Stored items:
------------
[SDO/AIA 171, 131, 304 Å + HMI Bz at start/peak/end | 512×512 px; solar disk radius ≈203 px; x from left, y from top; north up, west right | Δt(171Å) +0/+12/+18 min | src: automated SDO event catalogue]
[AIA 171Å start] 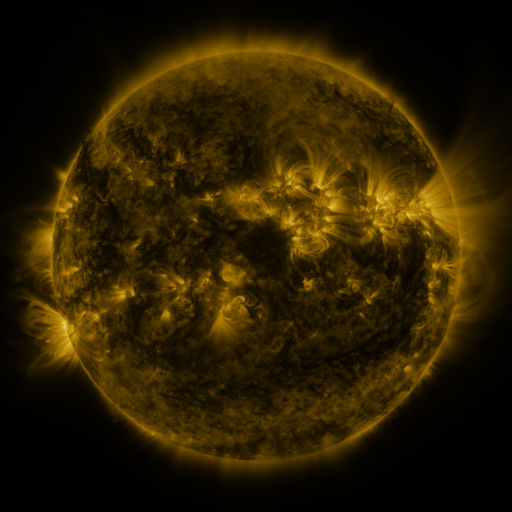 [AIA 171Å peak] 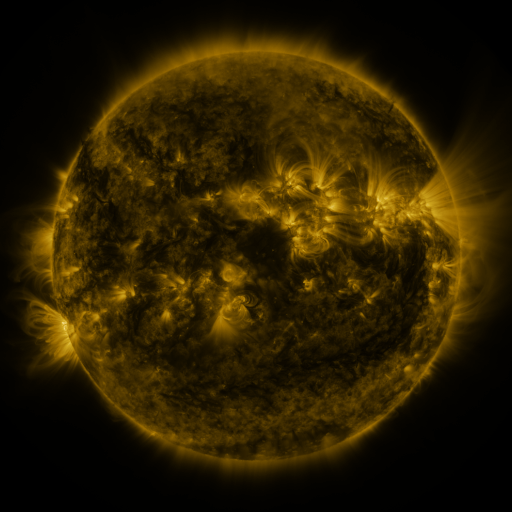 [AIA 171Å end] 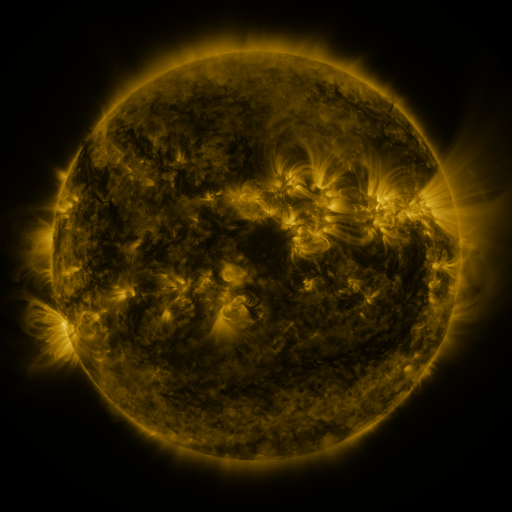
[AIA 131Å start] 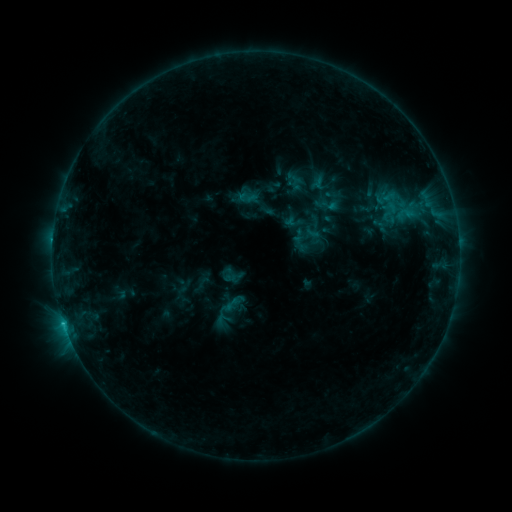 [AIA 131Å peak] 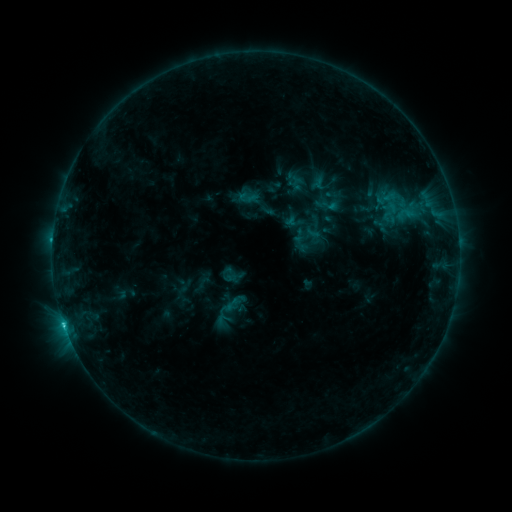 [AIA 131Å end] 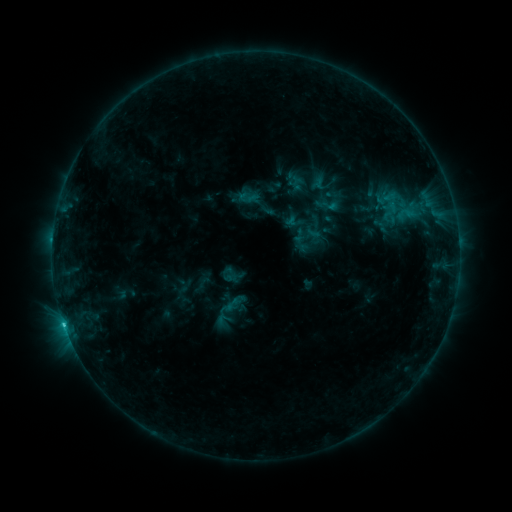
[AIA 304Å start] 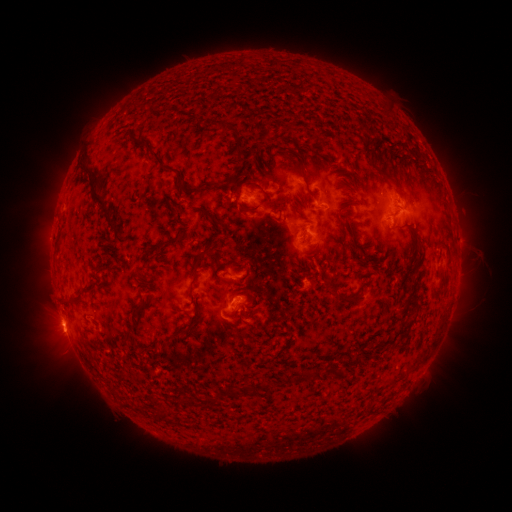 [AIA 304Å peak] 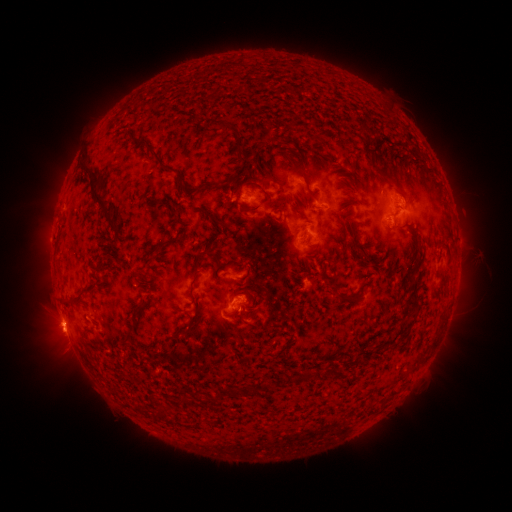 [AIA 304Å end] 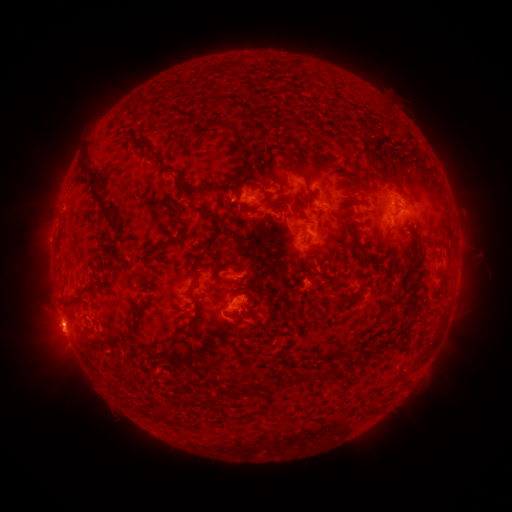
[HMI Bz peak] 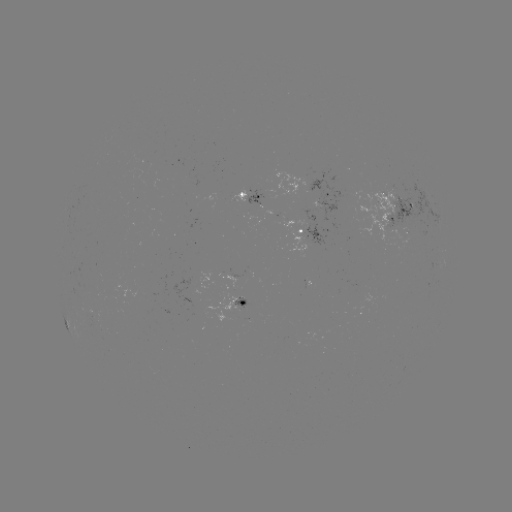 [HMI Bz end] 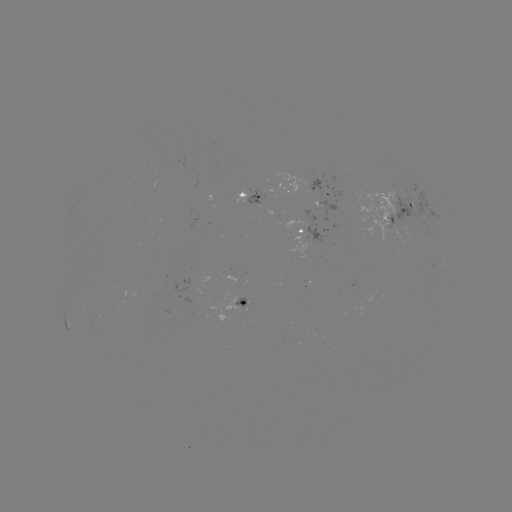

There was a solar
------------
**To do**
How many lines of the records above contain the string "solar"? Reply with the number alone.

**Answer to the exercise**
2